Why us? What power don't you see that's within our communities? What can we do to STOP you besides holding hands, forming a line with posters "OVER MY DEAD BODY!", or driving us to jail!?!? You're walking all over us. You look down at us. You're higher than us.

We know there is OIL out there. Why can't you simply put a stop to this? Simply, help our culture by keeping off "OUR" land and sea! It is rightfully ours because we hunt the sea animals and sea mammals. Forget the federal lands and oceans. Think about this culture that you're trying to kill!

Read it again and again and again.

What will happen if there happens to be an oil spill? What precautions will we see? What happens to the mammals of our sea? Die? How will you stop the oil spill? What happens to our next generation?

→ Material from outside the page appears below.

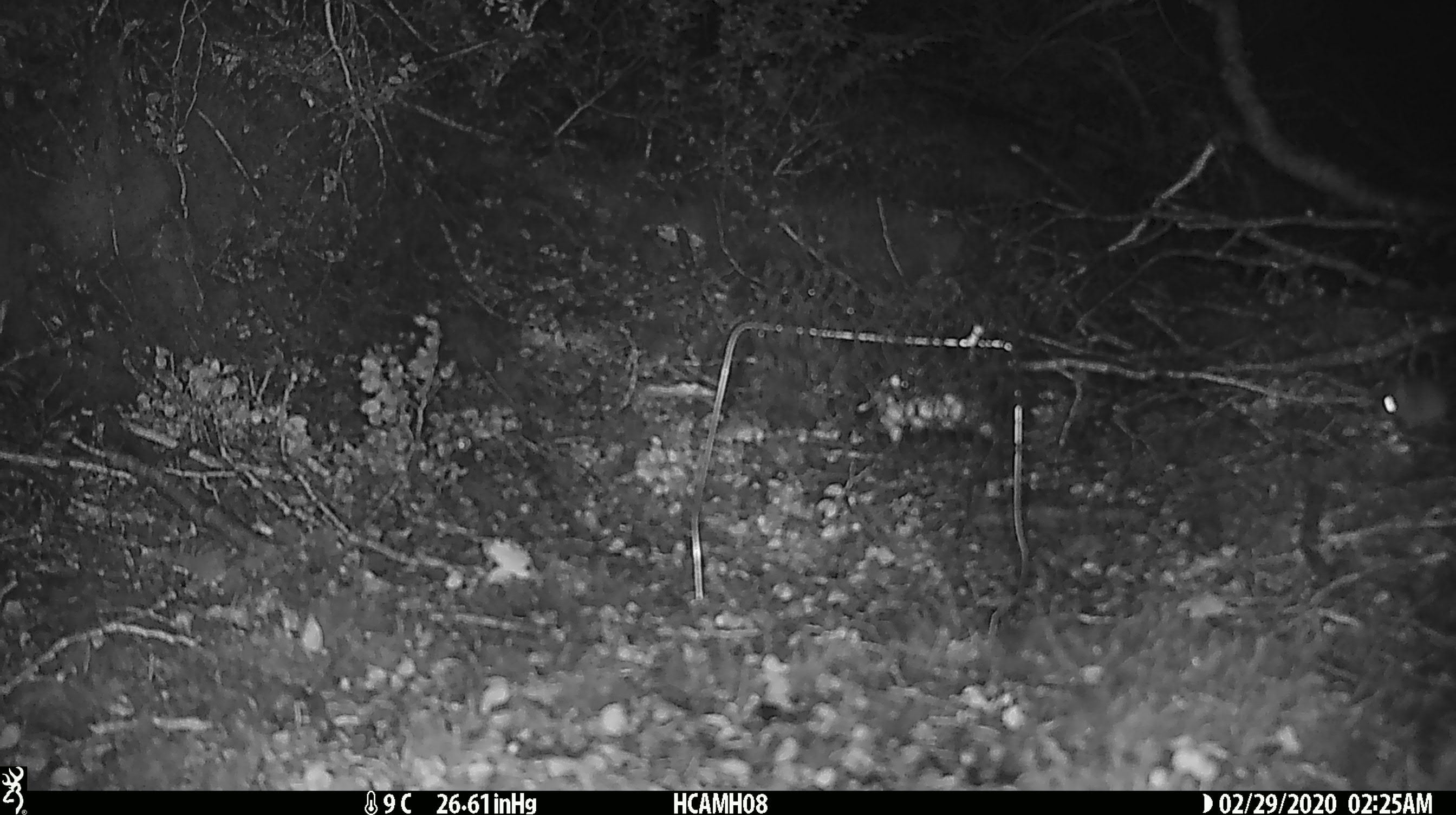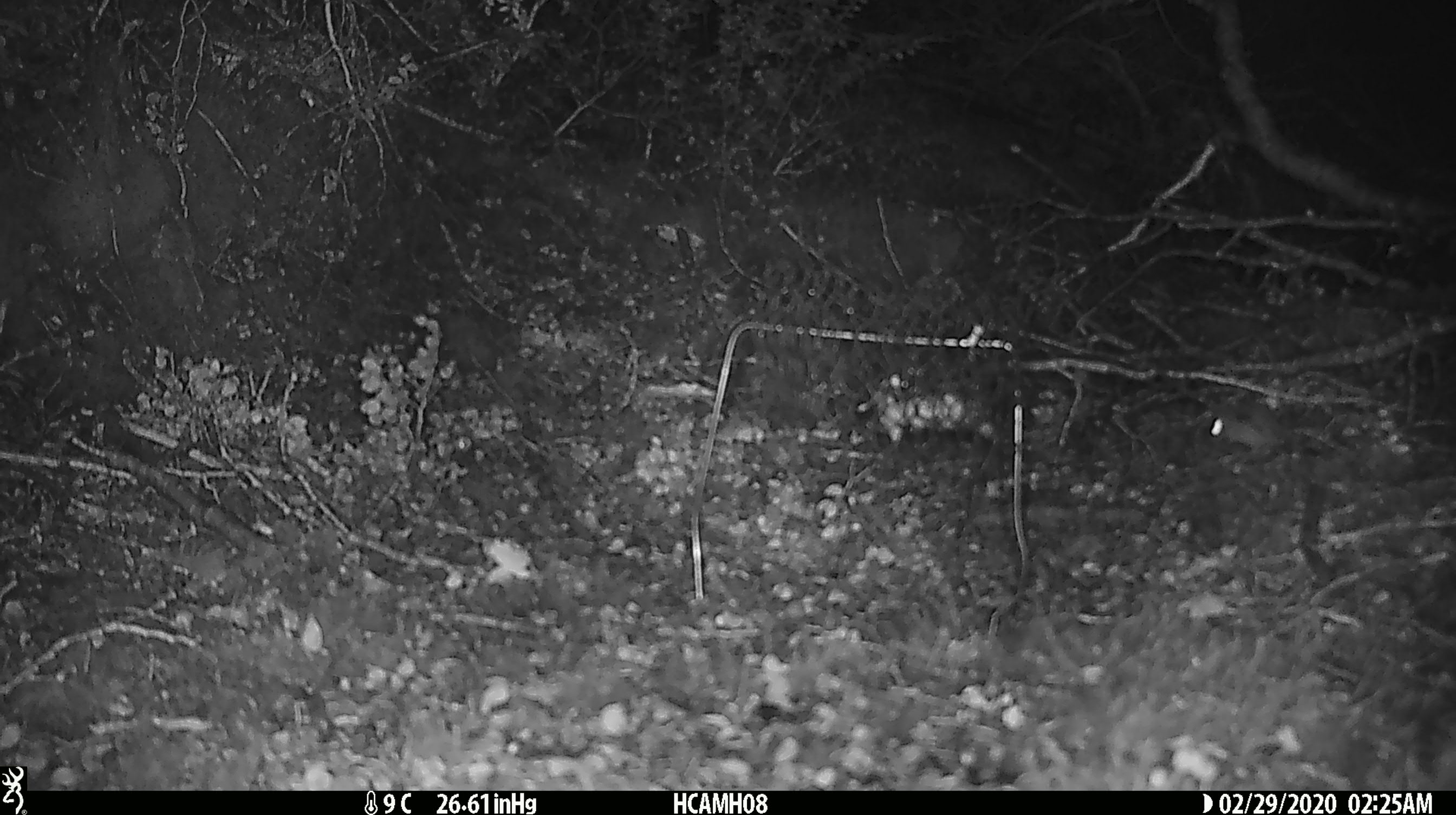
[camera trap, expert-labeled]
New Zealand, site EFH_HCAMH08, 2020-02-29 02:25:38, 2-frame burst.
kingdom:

Would they continue to hunt in our ancestors routes?

Don't tell me, "We'll do our best!"

- My name is Taktuk, and I'm a student at UAA (University of Alaska, Anchorage), a resident of Wainwright, Alaska, lover of all sea mammals!

Feed me, not your kind words nor your answers.

Listen to 1 more person! 1 can make a difference!

Another reminder: Our only option now is to say a prayer- to keep them at bay!